Сын взъерошил зачесанные назад волосы. Его юное лицо имело весьма решительное выражение.
— Сказать?
Миссис Райдер кивнула головой.
— Скажи ему, Джек, что я к нему приеду, куда он только захочет. Скажи: я ожидала, что он так и сделает — уедет куда-нибудь и позовет меня. А здесь… Это очень трудно… — Она закрыла рот рукой.
— Конечно, мама! Я его заставлю понять. Но прислуге пока ни слова. А вдруг уехать придется нам? Ведь это его дом.
— Это правда, мама?
— Да. Я купила дом на его деньги по доверенности, которую он оставил.
— Ох, это ужасно!
— Все ужасно, но мы должны подумать и о нем.
Девушка откинула со лба свои пушистые волосы.
— Действительно, похоже на то, что мы оказали ему холодный прием! Но отец был всегда такой замкнутый. Не может же он ожидать, что мы вот так сразу начнем слюни распускать. Если ему было плохо, то и нам не лучше.
— Ну, идти мне?
— Да, отнеси ему кофе. Торопись, мой мальчик, и будь с ним поласковей.
Сын с выражением юношеской непримиримости ответил:
— Да, я знаю, как говорить с ним! — И вышел.
— Мама! Не смотри так!
— А как мне смотреть? Улыбаться?
— Нет, улыбаться не надо… Это он улыбается. Ты лучше поплачь, тебе надо выплакаться.
2
Бывший № 299 сидел в ванной и сквозь пар и дым от сигареты с улыбкой разглядывал большой палец на ноге. Из воды торчал черный от недавнего ушиба ноготь.
Доктор Райдер взял кофейную чашечку из рук сына.

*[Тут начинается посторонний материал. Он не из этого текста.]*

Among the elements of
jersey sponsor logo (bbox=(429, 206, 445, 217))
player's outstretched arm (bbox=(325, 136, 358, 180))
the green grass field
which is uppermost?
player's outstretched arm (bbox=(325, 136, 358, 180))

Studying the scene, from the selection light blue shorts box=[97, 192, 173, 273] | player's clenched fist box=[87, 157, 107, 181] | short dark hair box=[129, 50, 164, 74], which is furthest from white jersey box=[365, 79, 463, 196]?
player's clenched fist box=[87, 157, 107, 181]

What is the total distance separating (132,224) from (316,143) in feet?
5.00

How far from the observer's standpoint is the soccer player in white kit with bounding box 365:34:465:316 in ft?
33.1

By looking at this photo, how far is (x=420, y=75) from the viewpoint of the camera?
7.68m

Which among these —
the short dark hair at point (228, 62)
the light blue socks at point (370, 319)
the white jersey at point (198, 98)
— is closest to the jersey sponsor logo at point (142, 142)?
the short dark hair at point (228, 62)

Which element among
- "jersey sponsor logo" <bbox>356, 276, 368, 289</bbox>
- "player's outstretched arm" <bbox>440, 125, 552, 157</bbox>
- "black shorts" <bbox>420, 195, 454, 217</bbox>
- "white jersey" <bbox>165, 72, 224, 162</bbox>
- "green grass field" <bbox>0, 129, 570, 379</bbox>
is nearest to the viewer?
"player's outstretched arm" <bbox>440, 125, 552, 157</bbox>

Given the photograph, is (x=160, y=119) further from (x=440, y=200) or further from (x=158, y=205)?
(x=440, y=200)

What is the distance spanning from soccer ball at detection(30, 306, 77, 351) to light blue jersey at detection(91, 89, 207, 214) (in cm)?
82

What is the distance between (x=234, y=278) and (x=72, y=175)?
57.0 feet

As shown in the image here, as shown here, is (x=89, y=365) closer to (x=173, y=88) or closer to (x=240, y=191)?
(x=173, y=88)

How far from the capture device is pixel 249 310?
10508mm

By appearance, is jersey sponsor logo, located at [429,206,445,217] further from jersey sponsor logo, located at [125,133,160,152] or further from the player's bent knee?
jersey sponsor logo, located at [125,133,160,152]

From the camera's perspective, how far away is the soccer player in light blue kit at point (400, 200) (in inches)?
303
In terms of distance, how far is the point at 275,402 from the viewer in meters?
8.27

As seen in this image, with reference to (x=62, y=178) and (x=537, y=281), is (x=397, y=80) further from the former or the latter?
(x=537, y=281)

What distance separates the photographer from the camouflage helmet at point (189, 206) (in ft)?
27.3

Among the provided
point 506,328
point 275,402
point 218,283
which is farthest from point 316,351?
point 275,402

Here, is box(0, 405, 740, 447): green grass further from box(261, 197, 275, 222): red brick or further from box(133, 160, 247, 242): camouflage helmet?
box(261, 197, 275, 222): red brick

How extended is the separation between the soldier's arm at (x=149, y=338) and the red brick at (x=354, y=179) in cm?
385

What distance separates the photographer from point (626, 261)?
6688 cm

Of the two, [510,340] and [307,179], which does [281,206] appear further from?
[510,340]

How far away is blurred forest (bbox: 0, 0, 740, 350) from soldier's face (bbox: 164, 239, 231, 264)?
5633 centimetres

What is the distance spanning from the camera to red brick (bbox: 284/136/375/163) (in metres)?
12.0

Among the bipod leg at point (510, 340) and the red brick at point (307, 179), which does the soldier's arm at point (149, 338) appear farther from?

— Целых два года и девять месяцев я предвкушал эту минуту, Джек… но она превосходит все мои мечты.
— Отец… я должен….
— Хороший кофе, табак, горячая вода — величайшие блага на земле. Полчасика проведешь здесь — и чист, как стеклышко, телом и душой!
— Отец…
— Что? Ты можешь еще что-нибудь к этому добавить?
— Мы… мы живем здесь уже почти два года…
— Меньше, чем я был там. Вам здесь нравится?
— Да.
— А мне там не нравилось. Ты изучаешь медицину?
— Нет. Ботанику.
— Отлично. Тебе не придется иметь дело с людьми.
— Мне обещают работу в здешнем ботаническом саду с начала будущего года. И я… я помолвлен.
— Замечательно! Я за ранние браки.
— Верил тоже помолвлена.
— А твоя мать случайно не помолвлена?
— Отец!
— Дорогой мой, никто не застрахован от того, что его бросят. Зачем ожидать от своей семьи больше, чем от других? Pas si bête [23].
Глядя на это улыбающееся лицо, с которого горячая вода уже сгоняла тюремную благодать, юноша ощутил прилив раскаяния.
— У нас ни разу не было подходящего случая сказать тебе, как мы жалели тебя. Но мы до сих пор никак не можем понять, зачем ты это сделал?
— Разве я сделал бы это, если б знал, что все раскроется? Но женщина погибала, отправлялась ко всем чертям… а я рисковал немногим… И вот, пожалуйста! Никогда никого не спасай, если это сопряжено с риском для тебя, Джек. Я думаю, ты с этим согласен.
Юноша сильно покраснел. Ну как он мог сказать то, что собирался!
— Я совсем не намерен поджимать хвост, — продолжал его отец. — Тебя не затруднит отнести чашку?
— Может, ты хочешь еще, отец?
— Нет, благодарю. Когда вы обедаете?
— В половине восьмого.
— Принеси мне, пожалуйста, бритву, а то сегодня утром меня брили каким-то тесаком.
— Сейчас принесу.
И сын пошел за бритвой. Не видя перед собой этого улыбающегося, чужого человека в ванне, он снова взял себя в руки. Он должен поговорить с ним начистоту — и поговорит!
Когда он вернулся с бритвенным прибором, отец лежал, закрыв глаза, глубоко погрузившись в воду.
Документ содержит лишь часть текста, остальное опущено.